Last week at Interop and Cloud Connect, I shared a bit about how my staff and I have worked through some very natural fears about our organization expanding the production use of cloud computing. The bottom line: It's all about communication, mutual flexibility, managing the real operating risks, dispelling irrational fears, and providing a career path forward.
As with many IT and leadership topics, the "how" matters just as much as the "what." The "how" we did it is what I focused on in my Cloud Connect slide deck, and what I explore here.
Business leaders see the cloud in very different ways from IT workers. Business leaders see improved speed to market; the ability to rent instead of own, especially as things relate to new ventures that might not be permanent; and the ability to rent infrequently used assets (like those for disaster recovery). And, of course, business leaders read those annoying tech-light biz strategy magazines like all executives do, and they may have an overly inflated sense of what cloud computing can do for their organizations.
Hey, as long as we're enumerating what execs are thinking, we might as well be complete.

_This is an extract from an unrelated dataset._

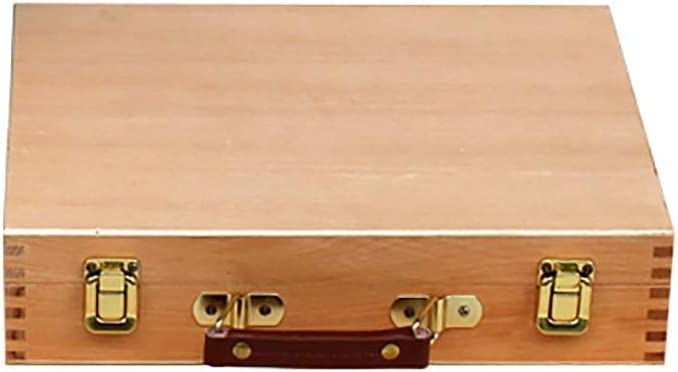 lqgpsx Pintura al óleo Maleta Artista Caja de Mesa de Madera Caja de Pintura de Caballete portátil Escritorio boceto Pintura Hardware Arte Suministros Regalos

[ For more on cloud, read The Weather Company: Cloud Journey Requires Cultural Change. ]
IT pros tend to fall into two different camps. There are those that see the value of public cloud -- think of developers who don't have to wait for weeks to create a new app, or those that don't have to wait for weeks to scale their apps. And then there are those who fear that Death has arrived, and that he rides a pale and cloudy horse.
Why the fear? There are three primary reasons:
There's definitely what I think of as functional fear, and that's primarily what we saw at our organization. That expresses itself in hallway conversations or private, closed-door sessions where a staffer or manager unburdens. The trouble with functional fear is having team members scared to death to make mistakes. Forcing them into a situation they're afraid of creates a recipe for trouble. I'll share one of those key conversations in a moment.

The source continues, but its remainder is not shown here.